I love a good read. I started reading when I was young, with the typical for the time Hardy Boys and other fare. I lived in a fairly small town, and there was a time when my mother would let me and my older brother walk...across a major highway, the railroad tracks, a housing project and cut by the stream...to the county library. Unsupervised. This might have been when I was in the first grade, but I'm not sure. It was a while ago.

But I read everything. Historical novels, biographys, fiction, science fiction, fantasy, romance, westerns...most things written on paper. It has to be horrible for me not to read it, but if I get too far into it I'll finish it just because. But once I find something good, it pains me that I can't read all of it or that there isn't enough of it to satisfy me. In need something like Terry Prachett's Discworld series, now at thirty or more books or Battlefield Earth, which clocks in at a thousand plus pages. If the writer is good enough, and the story long enough you grow to like the characters and see them grow and mature which makes for a better read.

Lately, I've taken to reading webcomics. If you look around, what you get are basically graphic novels of a sort, comic books really, minus a lot of the reaching for the masses editing, while still giving enough of a story to read. And because they're webcomics...a lot of them go on for years, so as long as you're willing to hit next for a few while...okay, days...they get to be interesting.

The ones I'm going to list here are science fiction mostly, but the genre covers all areas, including Mary Worth style drama to High School Angst. I don't really read those, but I understand they are out there.

It might have been Monday when I started reading Schlock Mercenary, a series that once the art picked up has actually turned into something pretty good...and has enough width and breadth to amount something fairly intricately plotted. It started in 2001 and has run fairly regularly, with more than 3,000 strips since inception. It's a got a huge cast and continually oddly expanding storyline that just reads like one of those thick novels that has to list all the characters in the front so you can keep track.

Another I've been working my way through is Quantum Vibe, which posts five days a week. I only started a year or two again, and the art isn't as sharp as it could be, but then the author is on a tight schedule. I'm still trying to figure out where the story is going, but so far it's been readable. Mostly.

A new find of mine is Delilah Dirk and the Turkish Lieutenant, a swashbuckling epic. The heroine is... "a master of forty seven different sword fighting techniques, and has fought Sikh warriors, Conquistadores, a small pride of lions and a very large Mongolian man with a large sword, a small brain and a bad temper. " It's been an good read, with great art so far. I'm looking forward to the end.

Another one that only started in the last year is Spacetrawler, a story of seven people abducted by aliens to save an enslaved race...and that story just keeps taking odd turns. The characters are memorable, and extremely flawed however, which makes for great writing. It only publishes twice a week, so I'm getting a little anxious.

I also check in from time to time on one called Endtown, another where the hero is a cross dresser called Skin Horse (don't ask), and the positively existential Sinfest.

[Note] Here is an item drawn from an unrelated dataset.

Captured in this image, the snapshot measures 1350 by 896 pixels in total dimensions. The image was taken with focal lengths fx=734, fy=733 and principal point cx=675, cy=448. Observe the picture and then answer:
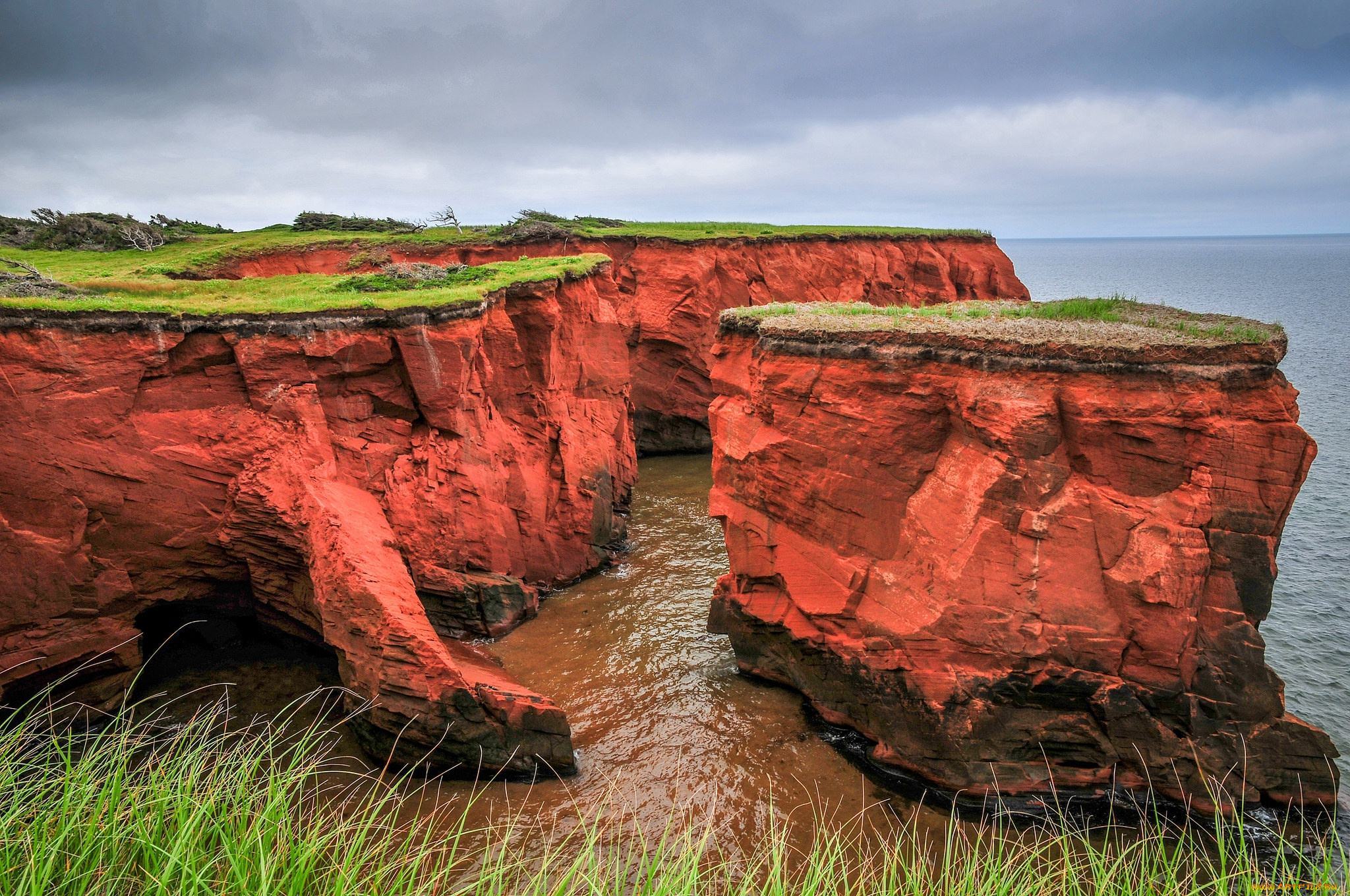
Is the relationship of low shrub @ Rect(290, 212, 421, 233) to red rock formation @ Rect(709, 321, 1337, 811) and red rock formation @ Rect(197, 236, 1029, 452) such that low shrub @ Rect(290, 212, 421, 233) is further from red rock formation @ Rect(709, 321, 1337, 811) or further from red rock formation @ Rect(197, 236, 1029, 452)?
red rock formation @ Rect(709, 321, 1337, 811)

May all time favorite however is Girl Genius, the creation of Phil Foligo one of my favorite authors. The book, which I've discussed on here follows the adventures of the title character as she reclaims her family throne. The interesting part is that the story, which posts three times a week, has been at this for years and only recently has gotten to what I guess is the meat of the story.

Two things about the stories that I like is that the characters don't fall into the normal characters that show up in every other story. They tend to move outside normal archetypes. Because the internet is such an inexpensive way to produce the stories outside the norm are possible. And the other thing I like is that the authors tend to embrace the new media of the internet properly. The sites generally don't charge for access. That's right, they give away the product for FREE. But Girl Genius and Schlock sell books of the collected comics...ala Doonesbury.. which actually sell well. I imagine most of the others will eventually if they don't already.

Their leveraging the product to build an audience for the merchandising. It's like when they sell books on Amazon for .99 cents. It's to build an audience.

Most of these I'll wait week to check out so I have a couple of days worth of work to read. And they usually post on a pretty good schedule. My latest interest is Drive, where the author was nice enough to tell you he had another project and the schedule was going to be off. It's a certain closeness to the product. The new medium makes that possible.

Barkeep, a bowl of Rice Krispies. I got some reading to do. Leave the box.